Sie war völlig aufgelöst und ich verstand erst gar nicht, worum es ging: „Malu, dein GANZER Keller steht unter Wasser.“ „Wie, mein ganzer Keller?“ Ich versuchte, meine Gedanken zu sortieren. „Ja, Malu, ALLES steht unter Wasser. Du musst SOFORT heimkommen!“ „Ich kann jetzt hier definitiv NICHT weg!“ Ich wusste, dass sie gerne bei ihren Schilderungen etwas übertrieb und dachte: wird wohl halb so schlimm sein. Aber sie blieb hartnäckig und ich quakte ins Telefon: „Ulli, ich kann jetzt hier wirklich nicht weg. Das Wasser geht nicht von alleine weg und kann warten bis ich heimkomme.“ Ulli legte wütend auf und ich widmete mich wieder meinen Aufgaben.
Ich schaffte es tatsächlich weiter zu arbeiten, zwar mit einem nagenden Gedanken im Hintergrund, aber ich bekam alles geregelt. Danach fuhr ich mit einem flauen Gefühl im Magen nach Hause. Die Haustür war weit offen und mein Vater kam gerade mit einem Eimer voller Wasser aus der Tür und schütte es in den Gulli vor dem Hof. Lächelnd begrüßte er mich: „Du wir müssen ganz schön was schaffen hier.“ „Ja was denn?“ „Guck mal, da ist ganz viel Wasser im Keller.“ Ich ging hinab und meine Freundin empfing mich mit sauertöpfischer Miene: „Ich hab einen Wasserstaubsauger besorgt, aber jetzt sind wir fast fertig. Ich sauge und Werner trägt das Wasser raus.“ Sie zeigte mir die ganze Bescherung. Letztlich standen wirklich alle Kellerräume 10cm unter Wasser und sie hatten bereits gute Arbeit geleistet.
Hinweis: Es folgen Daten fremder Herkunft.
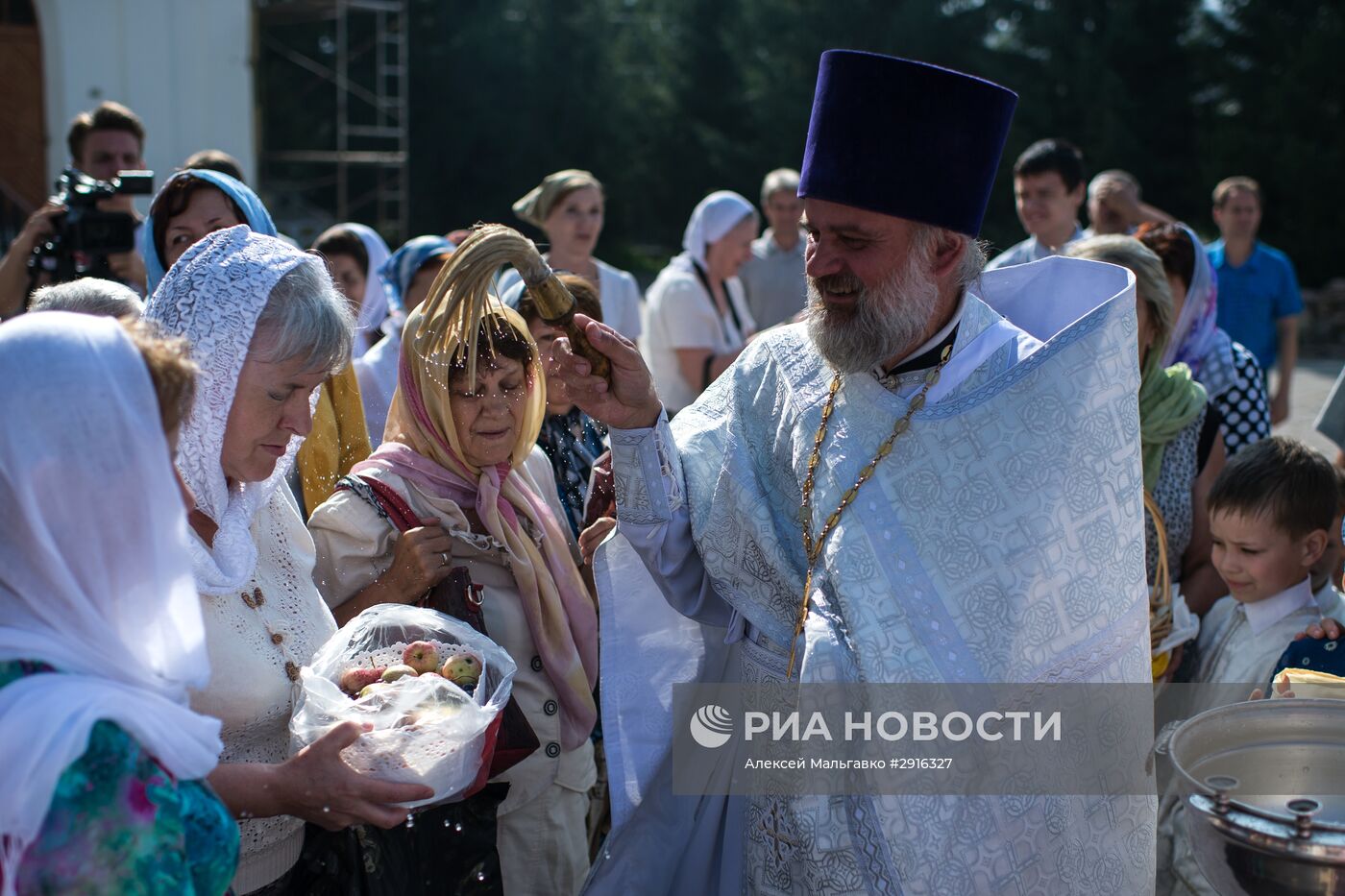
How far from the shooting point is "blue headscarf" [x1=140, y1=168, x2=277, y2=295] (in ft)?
11.6

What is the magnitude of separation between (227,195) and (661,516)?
167cm

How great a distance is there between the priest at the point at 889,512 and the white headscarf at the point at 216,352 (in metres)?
0.66

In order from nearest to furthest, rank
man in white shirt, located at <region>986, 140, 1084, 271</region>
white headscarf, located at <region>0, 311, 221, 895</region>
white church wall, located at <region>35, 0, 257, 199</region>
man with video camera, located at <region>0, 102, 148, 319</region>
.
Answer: white headscarf, located at <region>0, 311, 221, 895</region>
man with video camera, located at <region>0, 102, 148, 319</region>
man in white shirt, located at <region>986, 140, 1084, 271</region>
white church wall, located at <region>35, 0, 257, 199</region>

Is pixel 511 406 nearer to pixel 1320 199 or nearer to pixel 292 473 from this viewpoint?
pixel 292 473

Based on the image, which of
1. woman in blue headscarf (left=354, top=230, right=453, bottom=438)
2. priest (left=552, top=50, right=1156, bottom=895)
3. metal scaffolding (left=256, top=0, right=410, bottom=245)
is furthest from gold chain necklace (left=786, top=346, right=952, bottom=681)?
metal scaffolding (left=256, top=0, right=410, bottom=245)

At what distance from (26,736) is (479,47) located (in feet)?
98.4

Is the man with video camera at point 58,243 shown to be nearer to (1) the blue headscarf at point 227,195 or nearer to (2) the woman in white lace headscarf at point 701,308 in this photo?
(1) the blue headscarf at point 227,195

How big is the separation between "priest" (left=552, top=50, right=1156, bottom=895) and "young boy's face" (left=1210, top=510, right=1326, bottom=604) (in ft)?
3.43

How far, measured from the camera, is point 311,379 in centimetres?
254

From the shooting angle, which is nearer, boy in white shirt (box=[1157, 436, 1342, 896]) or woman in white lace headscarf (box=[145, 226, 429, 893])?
woman in white lace headscarf (box=[145, 226, 429, 893])

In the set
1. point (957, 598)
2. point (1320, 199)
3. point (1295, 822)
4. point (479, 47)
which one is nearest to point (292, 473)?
point (957, 598)

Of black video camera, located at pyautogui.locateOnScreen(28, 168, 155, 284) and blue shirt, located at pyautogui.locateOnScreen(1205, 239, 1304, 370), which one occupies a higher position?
black video camera, located at pyautogui.locateOnScreen(28, 168, 155, 284)

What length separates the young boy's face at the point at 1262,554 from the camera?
11.9 ft

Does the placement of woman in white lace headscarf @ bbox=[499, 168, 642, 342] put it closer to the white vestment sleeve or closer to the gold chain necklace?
the white vestment sleeve
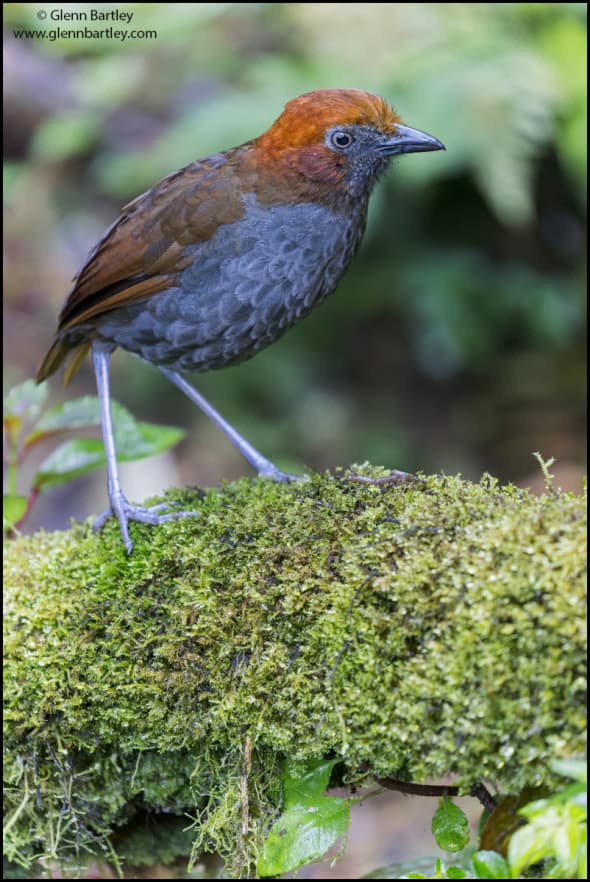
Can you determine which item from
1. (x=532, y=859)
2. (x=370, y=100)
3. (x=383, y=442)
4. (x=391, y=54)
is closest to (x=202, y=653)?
(x=532, y=859)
Es waren nur noch kleine Pfützen zu sehen. Wir lösten meinen Vater ab, er war schon ganz schön fertig. Ich schaute mir an, woher das Wasser wohl gekommen war.
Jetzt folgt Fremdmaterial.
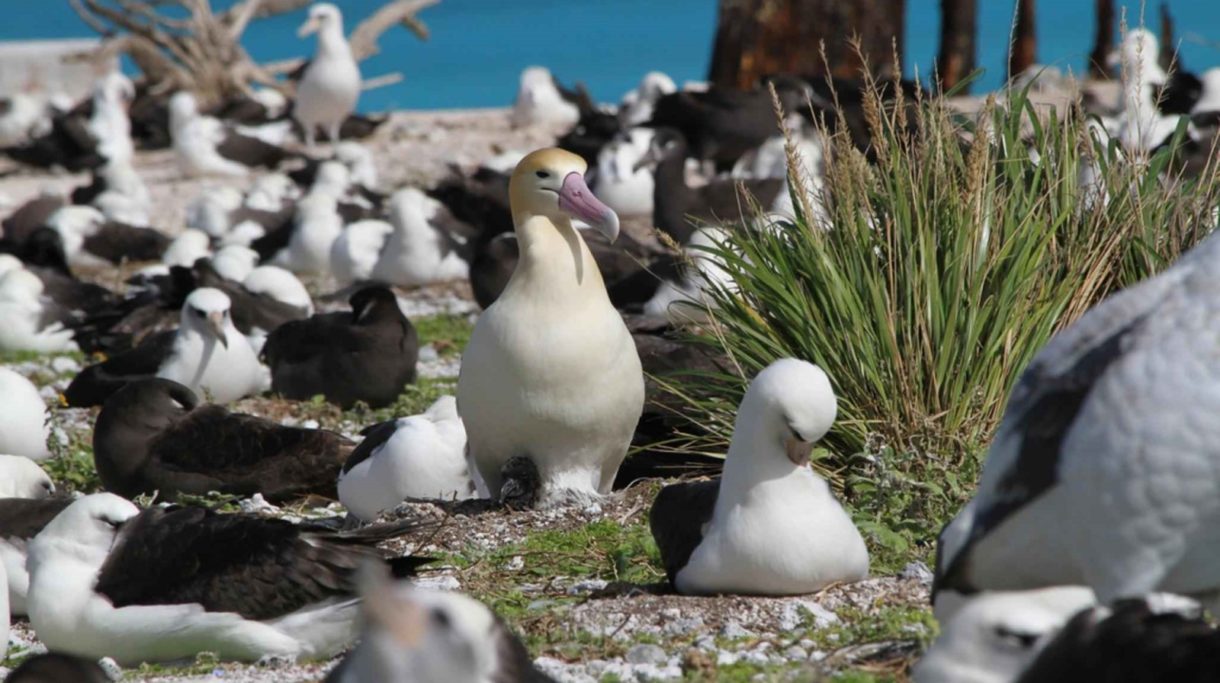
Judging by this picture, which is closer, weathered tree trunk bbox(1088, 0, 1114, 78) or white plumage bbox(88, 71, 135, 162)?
white plumage bbox(88, 71, 135, 162)

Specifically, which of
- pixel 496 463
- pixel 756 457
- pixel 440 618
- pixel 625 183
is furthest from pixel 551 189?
pixel 625 183

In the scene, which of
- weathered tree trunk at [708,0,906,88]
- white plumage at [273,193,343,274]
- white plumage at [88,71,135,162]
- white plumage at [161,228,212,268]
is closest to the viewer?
white plumage at [161,228,212,268]

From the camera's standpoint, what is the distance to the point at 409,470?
7.73 metres

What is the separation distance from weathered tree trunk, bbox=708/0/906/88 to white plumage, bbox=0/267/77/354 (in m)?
9.37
Papa wollte wegen der Gartenarbeit das Wasser draußen anstellen. Leider hat er den falschen Hebel erwischt und das Wasser ist durch einen kleinen Überlaufschlauch in den Keller gelaufen. Was ich damals nicht nachvollziehen konnte war, dass er es hätte merken müssen. Das Wasser muss ihm direkt vor die Füße auf den Fußboden gelaufen sein. Heute weiß ich, dass er die Konsequenz daraus einfach nicht mehr gesehen hat.
Er ging an jenem Abend ziemlich müde ins Bett. Am nächsten Morgen sagte er empört: „Stell dir mal vor, wir haben einen Wasserschaden im Keller!“ „Ja, und woher haben wir den?“ fragte ich damals ebenso empört. „Ich hab keine Ahnung, wie das Wasser in den Keller kam, aber der Schaden ist jetzt da.“ Rührend hat er geholfen die restlichen Pfützen trocken zu legen, die Sockel an den Wänden zu säubern und mir einen Vortrag gehalten, dass ich ein Trockengerät besorgen solle, sonst würde der ganz Keller verschimmeln.
Am folgenden Tag, schaute er mich morgens wie ein begossener Pudel an und sagte zerknirscht: „Ich glaub, ich bin Schuld am Wasserschaden. Irgendwas hab ich falsch gemacht.“ „Ach, Papa“, ich nahm ihn seufzend in den Arm und drückte ihn fest, „es ist ja fast alles wieder okay.“
Da kam mir zum ersten Mal der Gedanke auf, dass es zu Hause wirklich nicht mehr lange gut gehen würde. Ich schob diesen Gedanken heftig weg, verdrückte ein Tränchen und frühstückte fröhlich mit Papa.